1933: Der Stadtrat schließt jüdische Unternehmen von städtischen Aufträgen aus. Außerdem werden jüdische Beamte aus dem Dienst entlassen und jüdische Geschäfte mit einem Boykott belegt.

1934 nimmt Mülheims Jüdische Gemeinde Abschied von Menschen, die ins Exil gehen

1934: Im Gemeindehaus finden die ersten Abschiedsfeiern für Gemeindemitglieder statt, die ins Exil gehen.

1935: Mit den Nürnberger Rassegesetzen werden christlich-jüdische Ehen und Liebesbeziehungen verboten. Immer mehr Vereine schließen ihre jüdischen Mitglieder aus.

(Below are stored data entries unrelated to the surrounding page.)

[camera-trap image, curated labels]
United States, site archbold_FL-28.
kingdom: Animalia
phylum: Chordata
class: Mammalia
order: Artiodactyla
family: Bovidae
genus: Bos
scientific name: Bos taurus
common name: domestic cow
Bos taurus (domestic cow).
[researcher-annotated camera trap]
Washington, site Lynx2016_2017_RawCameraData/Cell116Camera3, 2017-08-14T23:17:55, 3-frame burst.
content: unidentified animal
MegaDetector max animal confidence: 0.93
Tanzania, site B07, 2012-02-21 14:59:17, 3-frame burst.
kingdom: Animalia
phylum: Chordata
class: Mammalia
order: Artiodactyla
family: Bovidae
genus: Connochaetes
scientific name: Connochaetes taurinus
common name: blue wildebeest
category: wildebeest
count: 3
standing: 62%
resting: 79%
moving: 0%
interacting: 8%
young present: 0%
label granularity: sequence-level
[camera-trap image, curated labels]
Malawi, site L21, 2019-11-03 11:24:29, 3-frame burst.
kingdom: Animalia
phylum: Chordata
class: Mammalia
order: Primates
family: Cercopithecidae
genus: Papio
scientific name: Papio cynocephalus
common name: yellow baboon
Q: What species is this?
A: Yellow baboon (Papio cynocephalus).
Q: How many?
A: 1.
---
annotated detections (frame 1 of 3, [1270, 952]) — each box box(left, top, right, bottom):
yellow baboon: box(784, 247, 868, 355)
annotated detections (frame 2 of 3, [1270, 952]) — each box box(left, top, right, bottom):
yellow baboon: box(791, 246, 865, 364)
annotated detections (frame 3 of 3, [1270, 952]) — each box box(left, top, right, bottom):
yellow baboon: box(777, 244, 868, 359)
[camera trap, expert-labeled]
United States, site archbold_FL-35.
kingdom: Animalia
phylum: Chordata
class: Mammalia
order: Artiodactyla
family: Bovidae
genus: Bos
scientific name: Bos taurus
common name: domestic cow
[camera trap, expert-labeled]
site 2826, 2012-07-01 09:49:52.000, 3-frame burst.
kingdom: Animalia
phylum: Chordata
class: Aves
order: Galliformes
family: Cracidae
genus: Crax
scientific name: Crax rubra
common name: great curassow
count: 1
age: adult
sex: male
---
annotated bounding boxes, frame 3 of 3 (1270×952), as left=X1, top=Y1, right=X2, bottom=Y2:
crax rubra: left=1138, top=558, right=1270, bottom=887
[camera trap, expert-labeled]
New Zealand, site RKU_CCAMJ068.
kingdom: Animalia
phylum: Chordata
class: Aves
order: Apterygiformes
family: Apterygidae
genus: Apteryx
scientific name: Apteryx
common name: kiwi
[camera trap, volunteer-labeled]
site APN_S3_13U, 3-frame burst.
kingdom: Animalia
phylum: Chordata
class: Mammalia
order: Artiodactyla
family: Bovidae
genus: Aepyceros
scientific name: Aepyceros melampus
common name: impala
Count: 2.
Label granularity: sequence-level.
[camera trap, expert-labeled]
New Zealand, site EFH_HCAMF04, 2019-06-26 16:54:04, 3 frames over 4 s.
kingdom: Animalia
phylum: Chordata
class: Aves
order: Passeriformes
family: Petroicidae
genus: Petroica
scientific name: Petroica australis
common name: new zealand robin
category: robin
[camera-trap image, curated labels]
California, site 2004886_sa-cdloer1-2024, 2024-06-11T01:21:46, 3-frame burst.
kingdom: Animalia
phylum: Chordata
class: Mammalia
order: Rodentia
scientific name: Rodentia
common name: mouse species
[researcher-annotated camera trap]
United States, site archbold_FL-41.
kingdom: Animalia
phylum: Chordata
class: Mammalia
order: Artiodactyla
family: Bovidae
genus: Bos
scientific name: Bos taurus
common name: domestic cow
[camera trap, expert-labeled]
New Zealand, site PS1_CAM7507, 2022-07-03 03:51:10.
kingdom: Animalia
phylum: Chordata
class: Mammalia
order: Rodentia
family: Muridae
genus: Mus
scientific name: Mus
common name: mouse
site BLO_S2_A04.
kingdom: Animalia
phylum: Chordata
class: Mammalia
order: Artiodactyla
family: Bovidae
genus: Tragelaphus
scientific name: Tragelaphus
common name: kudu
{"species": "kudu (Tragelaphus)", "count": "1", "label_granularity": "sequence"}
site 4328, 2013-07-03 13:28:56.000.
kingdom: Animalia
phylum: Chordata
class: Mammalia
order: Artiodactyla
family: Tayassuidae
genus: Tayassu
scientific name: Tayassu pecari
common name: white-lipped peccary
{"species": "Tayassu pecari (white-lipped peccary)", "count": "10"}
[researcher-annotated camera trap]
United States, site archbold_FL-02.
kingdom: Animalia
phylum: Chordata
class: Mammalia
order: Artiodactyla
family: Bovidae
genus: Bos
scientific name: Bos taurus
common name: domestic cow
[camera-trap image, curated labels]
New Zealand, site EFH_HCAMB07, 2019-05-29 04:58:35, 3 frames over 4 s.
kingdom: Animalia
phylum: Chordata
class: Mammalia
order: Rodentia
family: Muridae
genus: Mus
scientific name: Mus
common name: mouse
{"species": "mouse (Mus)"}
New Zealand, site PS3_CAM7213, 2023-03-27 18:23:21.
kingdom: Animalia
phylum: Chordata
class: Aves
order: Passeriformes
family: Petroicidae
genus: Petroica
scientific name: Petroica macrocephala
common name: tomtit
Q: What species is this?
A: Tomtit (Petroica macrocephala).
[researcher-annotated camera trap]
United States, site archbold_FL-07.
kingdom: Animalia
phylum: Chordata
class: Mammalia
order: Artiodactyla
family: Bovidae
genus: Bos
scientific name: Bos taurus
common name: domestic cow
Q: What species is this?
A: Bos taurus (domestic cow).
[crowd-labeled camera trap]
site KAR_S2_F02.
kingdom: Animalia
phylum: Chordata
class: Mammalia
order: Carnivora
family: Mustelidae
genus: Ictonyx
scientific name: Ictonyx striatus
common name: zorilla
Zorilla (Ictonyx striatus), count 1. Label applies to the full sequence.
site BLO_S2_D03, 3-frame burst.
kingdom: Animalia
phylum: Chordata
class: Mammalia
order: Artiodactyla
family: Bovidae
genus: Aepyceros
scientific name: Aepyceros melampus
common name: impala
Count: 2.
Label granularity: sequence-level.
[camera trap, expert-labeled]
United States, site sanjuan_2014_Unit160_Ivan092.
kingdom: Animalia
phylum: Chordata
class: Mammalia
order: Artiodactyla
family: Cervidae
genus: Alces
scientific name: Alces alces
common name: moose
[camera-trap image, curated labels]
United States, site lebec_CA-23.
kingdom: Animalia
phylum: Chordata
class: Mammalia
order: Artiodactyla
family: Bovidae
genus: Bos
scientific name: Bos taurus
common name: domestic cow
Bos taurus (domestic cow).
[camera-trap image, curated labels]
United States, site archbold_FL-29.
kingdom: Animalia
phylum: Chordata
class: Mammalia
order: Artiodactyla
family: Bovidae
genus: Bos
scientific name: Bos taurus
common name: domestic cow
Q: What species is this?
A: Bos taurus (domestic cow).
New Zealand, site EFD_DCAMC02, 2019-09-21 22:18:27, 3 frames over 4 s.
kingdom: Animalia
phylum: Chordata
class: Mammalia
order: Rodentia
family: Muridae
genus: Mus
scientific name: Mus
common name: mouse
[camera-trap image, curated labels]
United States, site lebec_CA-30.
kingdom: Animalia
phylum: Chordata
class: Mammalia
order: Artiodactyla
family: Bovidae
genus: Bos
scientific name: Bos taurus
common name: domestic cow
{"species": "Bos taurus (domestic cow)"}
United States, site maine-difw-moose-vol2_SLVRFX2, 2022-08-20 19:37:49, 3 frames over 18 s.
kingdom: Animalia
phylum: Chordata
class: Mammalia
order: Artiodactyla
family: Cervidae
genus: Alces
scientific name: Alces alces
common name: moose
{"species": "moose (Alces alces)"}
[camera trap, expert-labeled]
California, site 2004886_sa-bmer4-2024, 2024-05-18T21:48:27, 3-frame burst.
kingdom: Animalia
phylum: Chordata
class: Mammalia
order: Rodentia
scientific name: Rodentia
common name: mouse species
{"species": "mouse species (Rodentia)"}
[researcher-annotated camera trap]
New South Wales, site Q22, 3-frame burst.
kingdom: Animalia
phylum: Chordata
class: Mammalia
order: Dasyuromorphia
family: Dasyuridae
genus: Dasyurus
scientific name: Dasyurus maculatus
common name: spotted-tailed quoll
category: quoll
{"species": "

1936: Jüdische Schüler werden vom Unterricht an öffentlichen Schulen ausgeschlossen. Auch werden die jüdischen Kaufhausinhaber Tietz und Alsberg im Rahmen der sogenannten Arisierung enteignet.

Die brennende Mülheimer Synagoge am 9. November 1938.
Die brennende Mülheimer Synagoge am 9. November 1938. © Stadtarchiv | Stadtarchiv Mülheim

1938: Die an die Stadtsparkasse zwangsverkaufte Synagoge am Viktoriaplatz wird auf unter Leitung des Feuerwehrchefs Alfred Freter in der Reichspogromnacht niedergebrannt. Jüdische Geschäfte und Wohnungen werden verwüstet. Polnische Gemeindemitglieder werden nach Polen ausgewiesen.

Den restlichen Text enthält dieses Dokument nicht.